Extracted entries:
______________________________

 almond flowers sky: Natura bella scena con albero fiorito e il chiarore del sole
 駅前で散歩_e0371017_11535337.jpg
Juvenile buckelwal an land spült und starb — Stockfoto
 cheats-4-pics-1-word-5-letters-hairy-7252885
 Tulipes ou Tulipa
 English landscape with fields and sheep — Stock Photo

______________________________

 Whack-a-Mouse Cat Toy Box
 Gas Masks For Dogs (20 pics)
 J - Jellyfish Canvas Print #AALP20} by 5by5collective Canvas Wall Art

______________________________

Action item: Filter the entries by the string "pics" and copy each matching line.

Written solution:
 cheats-4-pics-1-word-5-letters-hairy-7252885
 Gas Masks For Dogs (20 pics)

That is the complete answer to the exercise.